I’d mentioned a number of new releases, all primarily around integration, which prompted the question. O’Gorman explained further:
My understanding is that users of Hadoop can dump huge amounts of pretty much any kind of data into its hoppers without worrying too much about integrity constraints, and get some basic patterns of relationship. If that's the case, and I understand its appeal, wouldn't the tradeoff be between the ease of use vs. the precision of the conclusions coming out the other end?
It’s a pretty technical question, but what he’s really speaking to is how reliable or useful the data will be when it comes out of Hadoop.
As he noted in a follow-up comment, when he reports statistics to his executives, he can’t “imply anything.” That means he needs a precise count of customers. He wrote:
Since so much of executive information reports depend on precise counts (of customers, for example) and percentages using that count as a denominator, I can't afford to miss the fact that John Smith appeared five times and was in fact five different people or, alternatively is spelled five different ways and is the same person. There are very strong tendencies, when technology is hyped as much as Big Data has been, to commingle the language of 'how' it works to an examination of 'why' (or whether) it is delivering useful results.https://o1.qnsr.com/log/p.gif?;n=203;c=204663295;s=11915;x=7936;f=201904081034270;u=j;z=TIMESTAMP;a=20410779;e=i
So, clearly, there’s a strong business driver for ensuring data quality with Big Data at his organization. I suspect, however, he’s not alone in wondering just how useful Big Data will be for analysis that requires more pristine data, which requires more than simple string matches.

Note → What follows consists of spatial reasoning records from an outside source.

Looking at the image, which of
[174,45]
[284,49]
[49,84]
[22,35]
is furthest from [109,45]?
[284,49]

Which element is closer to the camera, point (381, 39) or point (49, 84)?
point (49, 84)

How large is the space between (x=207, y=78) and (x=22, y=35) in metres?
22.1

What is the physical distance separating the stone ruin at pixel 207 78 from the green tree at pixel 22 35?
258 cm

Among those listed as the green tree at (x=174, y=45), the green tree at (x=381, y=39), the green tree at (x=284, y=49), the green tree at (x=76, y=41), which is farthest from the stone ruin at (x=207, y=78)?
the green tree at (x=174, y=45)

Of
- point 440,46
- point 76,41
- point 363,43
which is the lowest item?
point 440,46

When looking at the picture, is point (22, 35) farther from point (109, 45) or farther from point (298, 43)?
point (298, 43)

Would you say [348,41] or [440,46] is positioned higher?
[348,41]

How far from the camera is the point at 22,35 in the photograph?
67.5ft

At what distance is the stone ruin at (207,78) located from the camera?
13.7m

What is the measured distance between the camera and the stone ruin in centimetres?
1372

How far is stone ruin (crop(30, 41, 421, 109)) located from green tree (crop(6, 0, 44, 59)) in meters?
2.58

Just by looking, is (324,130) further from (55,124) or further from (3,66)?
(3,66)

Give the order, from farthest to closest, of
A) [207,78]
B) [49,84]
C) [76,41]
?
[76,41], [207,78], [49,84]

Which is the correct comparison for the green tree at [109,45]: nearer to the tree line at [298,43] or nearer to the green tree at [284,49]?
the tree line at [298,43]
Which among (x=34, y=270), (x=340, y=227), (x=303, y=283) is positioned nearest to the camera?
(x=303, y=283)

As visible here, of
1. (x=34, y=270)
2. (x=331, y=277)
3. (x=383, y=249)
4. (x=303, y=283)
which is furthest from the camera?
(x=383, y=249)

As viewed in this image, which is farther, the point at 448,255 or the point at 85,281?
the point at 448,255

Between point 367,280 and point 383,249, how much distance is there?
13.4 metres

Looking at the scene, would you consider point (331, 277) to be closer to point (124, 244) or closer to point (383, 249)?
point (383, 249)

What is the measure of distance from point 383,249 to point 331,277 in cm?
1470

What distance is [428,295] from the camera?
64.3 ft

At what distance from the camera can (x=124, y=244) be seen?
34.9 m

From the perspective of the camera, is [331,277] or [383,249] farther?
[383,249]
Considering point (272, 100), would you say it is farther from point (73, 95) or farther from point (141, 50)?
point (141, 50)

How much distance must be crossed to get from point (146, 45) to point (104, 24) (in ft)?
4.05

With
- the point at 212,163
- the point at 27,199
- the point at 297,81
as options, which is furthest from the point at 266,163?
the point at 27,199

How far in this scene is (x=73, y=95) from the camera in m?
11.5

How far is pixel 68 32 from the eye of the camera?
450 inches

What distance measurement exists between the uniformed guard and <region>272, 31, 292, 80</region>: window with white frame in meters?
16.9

But heck if I know how well these products handle data quality and integration on semantics. As I try to point out regularly, I only play an integration “expert” on the Internet. In real life, I’m just somebody who asks questions of much smarter people, and then tries to translate it into English.
So I did what I do best. I asked for responses via Twitter and emailed the vendors mentioned in the post for more information.
Hadoop, as it turns out, is a great place to dump data if you need to be fast — but if you want to be efficient, or in this case, efficient and effective, then Hadoop alone isn’t going to cut it.
Data warehouse (DW) architect Mark Madsen, a principal with consultancy Third Nature, makes that clear in a recent TDWI ebook, "Big Data Integration."
“Hadoop is brute force parallelism,” he told TDWI. “If you have some data such as user IDs and you want to get some other data via a look-up, you [have to] write your own join in code. There’s no facility for single-row look-up, so you [have to] write your own joins and deal with sorting, also on your own.”
That’s easy to do if you have a parallel programming or engineering expert on staff — but most people don’t. And that’s one of the many reasons why good integration and data quality tools will be so important moving forward with Hadoop and other Big Data tools.
“Inside Hadoop, many of the operations involve sorting. The sort [capability] that’s included in Hadoop, the native sort, is not very scalable, and it doesn’t have a lot of functionality. If you are doing different types of sort to achieve performance or to achieve more functionality, you have to go Java,” said Jorge Lopez, senior manager for data integration with Syncsort, in the same article.
This leaves us, then, with the issue of semantic interoperability and achieving trust with data. And that, it seems, may still be more wishful thinking than reality.
Pervasive Software is one of the companies mentioned in the original post. It recently announced a new Hadoop edition of its tool, Data Integrator. The tool is for loading and exporting data from the Hadoop HBase database. The company’s CTO, Jim Falgout, responded to O’Gorman:
Hadoop along with the ‘no SQL’ data stores do tend to loosen the constraints of semantic interoperability. This being a trade-off between tighter semantic constraints and the ability to ingest huge amounts of data with minimal friction and actually do something positive with the data. But you have a point. At some level, the consistency and precision of your results are at the mercy of the quality of your Hadoop programmers.
That will change as the market matures, said Falgout.
“As these mature, semantic interoperability will again come to the forefront allowing enterprises the ability to do things like track data lineage,” he said. “For now the trade-off is the ability to get some defined value out of big data user ‘looser’ techniques.”
For now, the best option may be to focus on MDM and data quality to address the problems upstream.